Problems to work on ::
a – Summarize the canister filter thread in two sentences.
b – For each statement, say whether it agrees with the canister filter thread, answering yes or no and quoting the deciding words: (i) the Penguin 350 is set up to skim the water surface; (ii) the poster already has Purigen; (iii) water in the canister flows from top to bottom.
c – List every kind of fish the canister filter thread names as living in the tank, with the number given for each.

───── Passage

# canister filter media and placement



## jeff5347 (Aug 15, 2011)

Hey all i have a few questions. I have 2 filters running on my 75 gallon tanks that house a kribensis, 2 festivums, 2 german blue rams and 3 dwarf cichlids which i think are bolivian rams.
I'm running a sunsun 4 stage canister filter and an old penguin 350 hob. The hob i have setup to skim the surface of the water for any film and floating junk. House in there are baskets on each side in which i have aquarium gravel for bacteria to grow on. in front i have filter floss or polyfil to clean the water and carbon in front of the filter floss.

On the canister the flow goes from bottom to top so i have 1. polyfill in the bottom tray, 2. again polyfil in the second tray, 3. bioballs in the 3rd tray and 4. more polyfil in the last tray.

Im assuming my media in the canister needs to be reorganized and was wondering from bottom to top..dirty water to clean water if this is how i should proceed to see better cleaning:

Bottom tray-pot scrubbers, porous car was sponge such as this Auto Drive Wash Sponge: Auto Detailing & Car Care : Walmart.com (these usually dont have chemicals in them) for large debris, feces, ect
next tray- bioballs, seachem matrix, broken lava rock, ect for bacteria
second to last tray- polyfil for polishing
lat tray- polyfil with purigen (dont have purigen but will be getting some) for polishing and clarity

Just curious on your thoughts on media, placement, amount and how you would place media and what you would add, take out, add more of, ect. 
I've read and watched so many different ways to organize the media my heads about to explode lol.

This is my first canister so just want to make sure its set up correctly.
Thanks


----------



## Aquaman55g (Oct 5, 2010)

I personally adhere to the pondguru channel method of water filtering, which is that in a canister filter that flows from the bottom to the top the bottom tray should have a coarse sponge at the very bottom then a medium sponge or a pink or blue double sided foam / floss then topped with floss to capture small debris. The theory is that all of your mechanical filtration should take place before the water even touches your biological and chemical media.

──────────
───── Information given

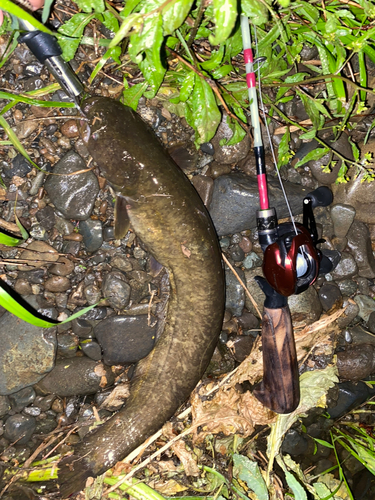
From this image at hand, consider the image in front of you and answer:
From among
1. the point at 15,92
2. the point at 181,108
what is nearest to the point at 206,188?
the point at 181,108

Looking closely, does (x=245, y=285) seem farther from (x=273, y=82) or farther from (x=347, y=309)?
(x=273, y=82)

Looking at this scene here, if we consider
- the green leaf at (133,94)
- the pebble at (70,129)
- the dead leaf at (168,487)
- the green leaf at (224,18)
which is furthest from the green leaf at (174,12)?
the dead leaf at (168,487)

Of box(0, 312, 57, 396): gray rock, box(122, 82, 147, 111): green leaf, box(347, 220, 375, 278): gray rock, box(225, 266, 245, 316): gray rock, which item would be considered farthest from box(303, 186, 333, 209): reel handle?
box(0, 312, 57, 396): gray rock

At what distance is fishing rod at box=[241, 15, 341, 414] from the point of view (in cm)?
264

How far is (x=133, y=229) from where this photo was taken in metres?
3.13

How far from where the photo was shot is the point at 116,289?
336 cm

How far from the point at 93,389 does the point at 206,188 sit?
2.14 m

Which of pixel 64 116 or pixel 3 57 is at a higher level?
pixel 3 57

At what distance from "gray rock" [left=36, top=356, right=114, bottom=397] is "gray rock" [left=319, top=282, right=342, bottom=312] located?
2.19 metres

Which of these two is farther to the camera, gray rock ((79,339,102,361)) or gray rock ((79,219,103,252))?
gray rock ((79,339,102,361))

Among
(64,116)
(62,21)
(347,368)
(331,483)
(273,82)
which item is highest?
(62,21)

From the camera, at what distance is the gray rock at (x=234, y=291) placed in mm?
3561

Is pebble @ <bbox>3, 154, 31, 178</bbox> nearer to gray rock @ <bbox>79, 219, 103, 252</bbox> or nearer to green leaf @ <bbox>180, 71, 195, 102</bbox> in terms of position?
gray rock @ <bbox>79, 219, 103, 252</bbox>

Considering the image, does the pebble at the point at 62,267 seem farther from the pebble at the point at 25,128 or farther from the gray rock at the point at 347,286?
the gray rock at the point at 347,286
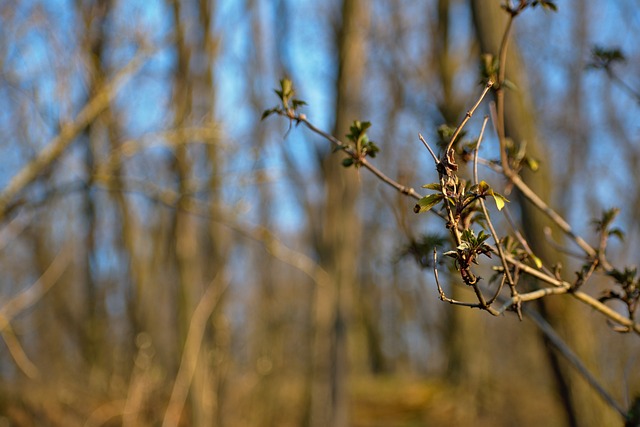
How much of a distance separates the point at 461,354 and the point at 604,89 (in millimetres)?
7851

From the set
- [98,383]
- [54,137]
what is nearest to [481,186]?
[54,137]

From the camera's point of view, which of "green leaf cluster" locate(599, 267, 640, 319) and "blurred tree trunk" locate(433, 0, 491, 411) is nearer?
"green leaf cluster" locate(599, 267, 640, 319)

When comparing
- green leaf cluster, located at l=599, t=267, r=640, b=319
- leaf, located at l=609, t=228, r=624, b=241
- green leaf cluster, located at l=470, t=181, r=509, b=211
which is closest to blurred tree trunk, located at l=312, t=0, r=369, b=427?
leaf, located at l=609, t=228, r=624, b=241

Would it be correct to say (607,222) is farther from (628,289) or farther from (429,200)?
(429,200)

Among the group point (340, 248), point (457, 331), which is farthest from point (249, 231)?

──────────

Per-task answers ::
a – A first-time canister owner describes a SunSun four-stage canister loaded with polyfil and bioballs alongside a Penguin 350 hang-on filter. The owner proposes reordering the canister media from sponges at the bottom through biological media to polyfil and Purigen at the top, and a reply recommends the pondguru channel method, in which coarse sponge, medium sponge or foam, and floss complete all mechanical filtration before the water reaches the biological and chemical media.

b –
(i) Yes: "The hob i have setup to skim the surface of the water for any film and floating junk."
(ii) No: "dont have purigen but will be getting some"
(iii) No: "On the canister the flow goes from bottom to top"

c –
1 kribensis
2 festivums
2 German blue rams
3 dwarf cichlids, which the poster thinks are Bolivian rams